RAW DATA:
»»
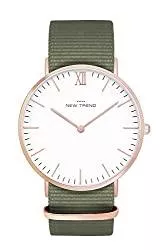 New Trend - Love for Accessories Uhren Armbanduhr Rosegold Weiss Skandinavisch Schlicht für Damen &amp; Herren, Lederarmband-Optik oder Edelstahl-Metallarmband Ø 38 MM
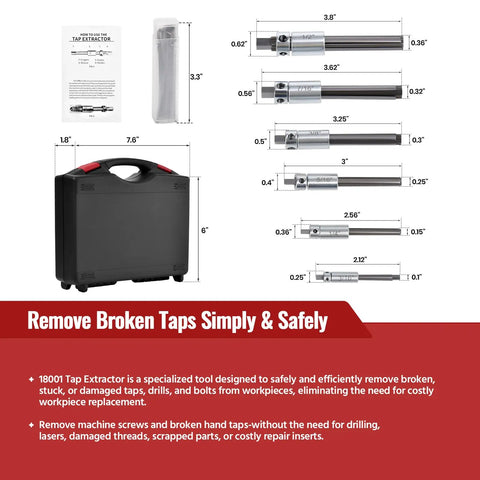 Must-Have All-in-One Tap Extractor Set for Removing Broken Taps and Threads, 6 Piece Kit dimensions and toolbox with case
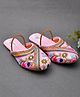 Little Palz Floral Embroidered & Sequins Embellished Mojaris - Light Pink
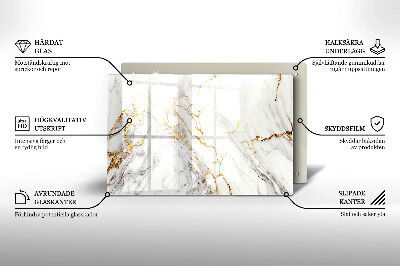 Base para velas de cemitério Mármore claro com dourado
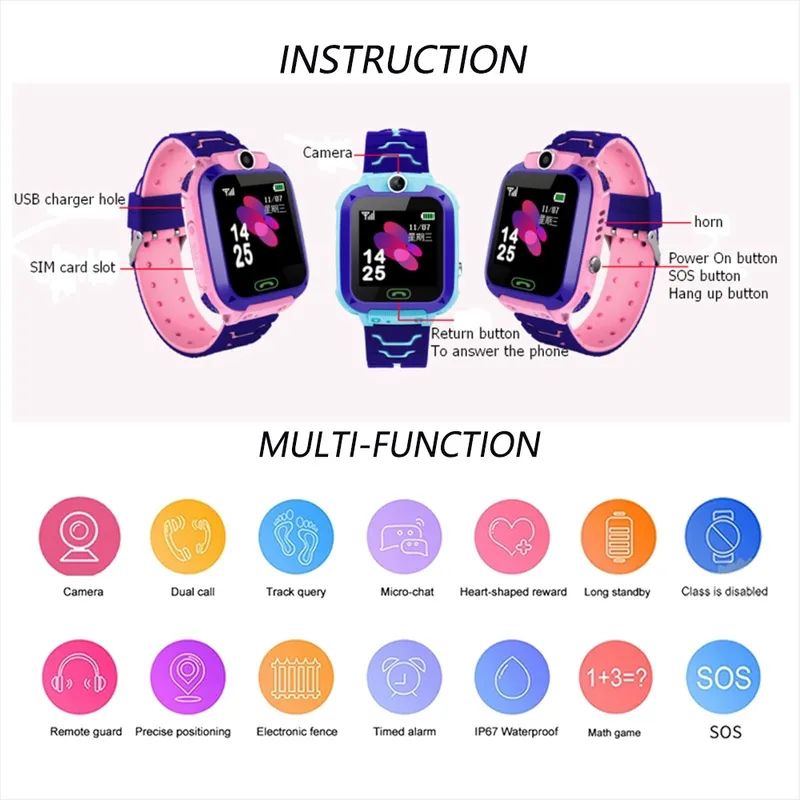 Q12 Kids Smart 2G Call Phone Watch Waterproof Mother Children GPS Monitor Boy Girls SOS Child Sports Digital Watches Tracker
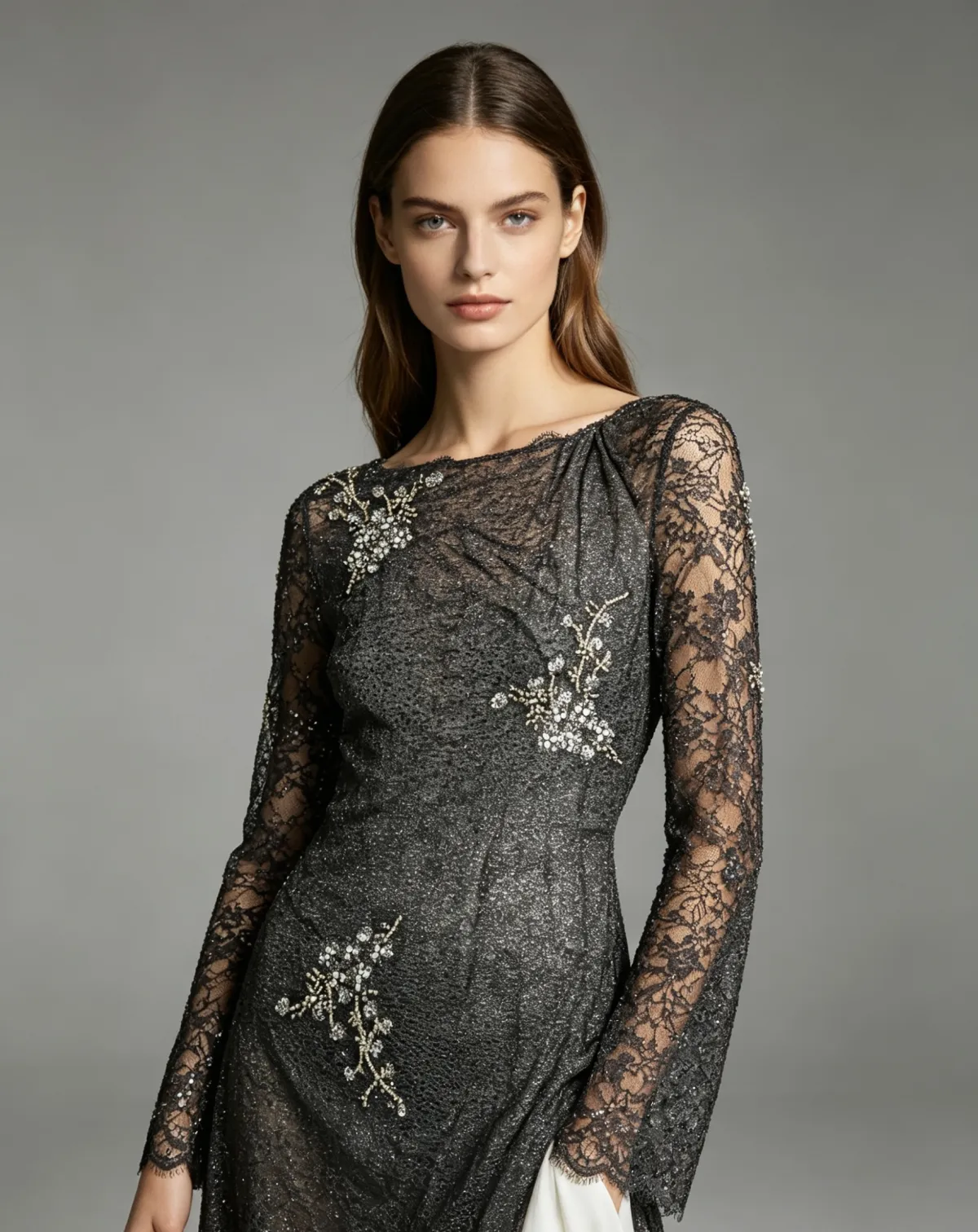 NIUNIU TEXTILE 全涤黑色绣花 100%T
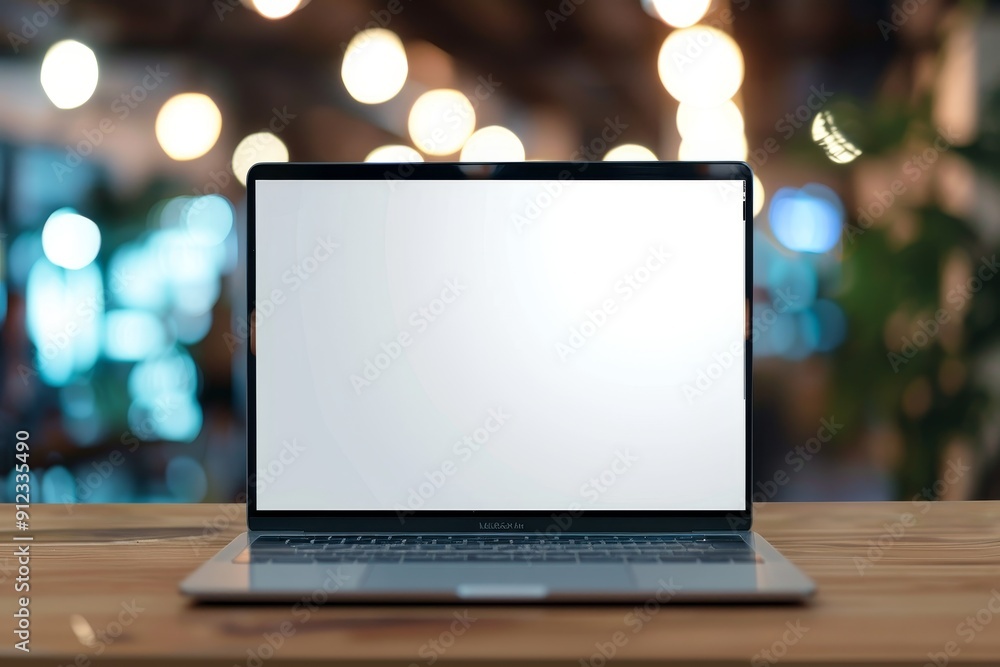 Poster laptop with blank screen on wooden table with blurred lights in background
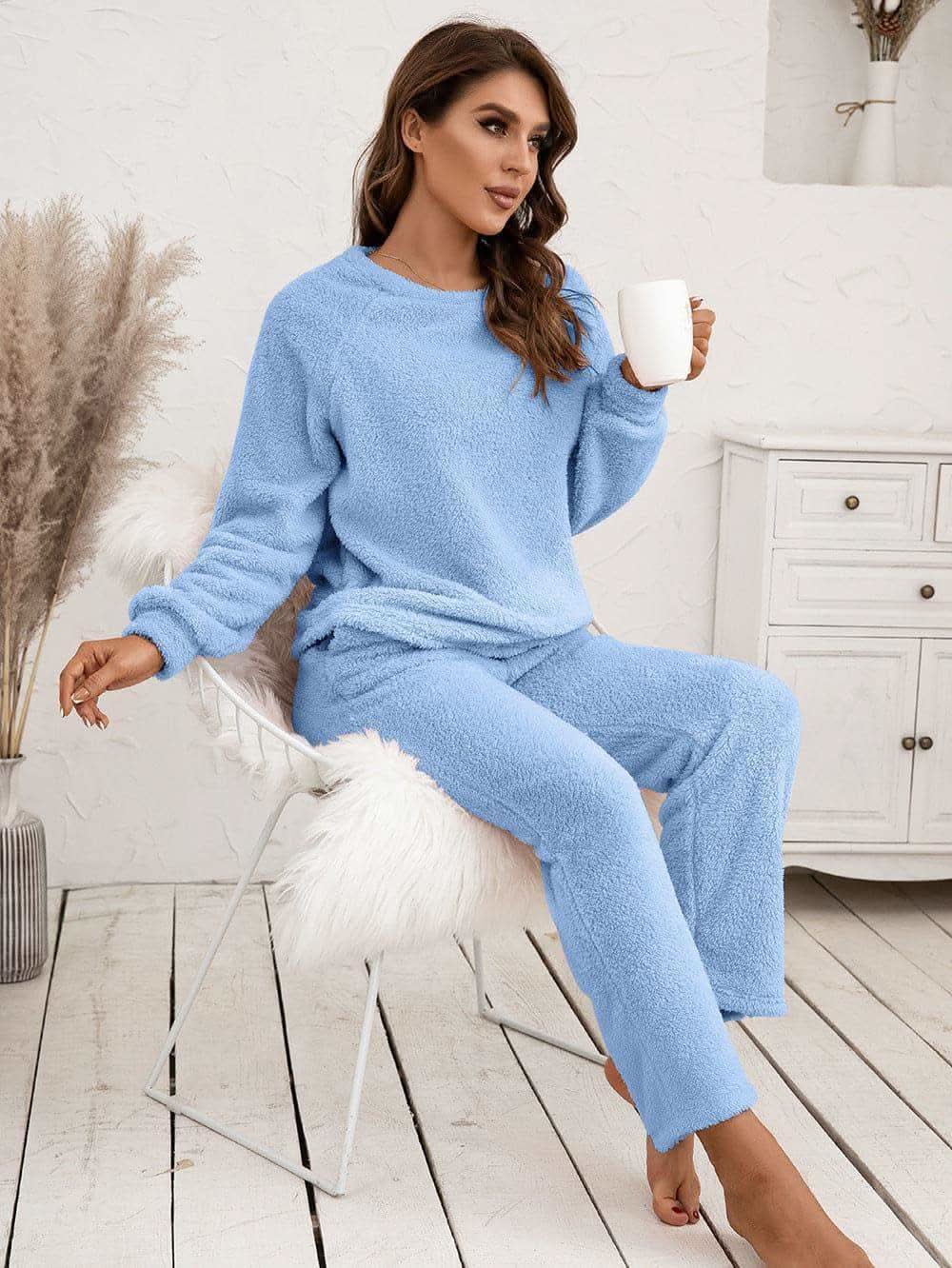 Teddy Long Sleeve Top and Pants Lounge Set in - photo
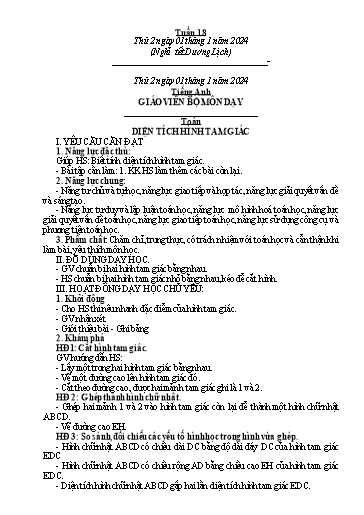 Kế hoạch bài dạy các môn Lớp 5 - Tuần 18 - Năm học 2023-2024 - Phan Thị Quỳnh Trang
««
TASK DIRECTIONS: Return only the lines from the one containing "Little Palz Floral" through the last line of the entries above, exactly as written and without pictures.

TASK SOLUTION:
 Little Palz Floral Embroidered & Sequins Embellished Mojaris - Light Pink
 Base para velas de cemitério Mármore claro com dourado
 Q12 Kids Smart 2G Call Phone Watch Waterproof Mother Children GPS Monitor Boy Girls SOS Child Sports Digital Watches Tracker
 NIUNIU TEXTILE 全涤黑色绣花 100%T
 Poster laptop with blank screen on wooden table with blurred lights in background
 Teddy Long Sleeve Top and Pants Lounge Set in - photo
 Kế hoạch bài dạy các môn Lớp 5 - Tuần 18 - Năm học 2023-2024 - Phan Thị Quỳnh Trang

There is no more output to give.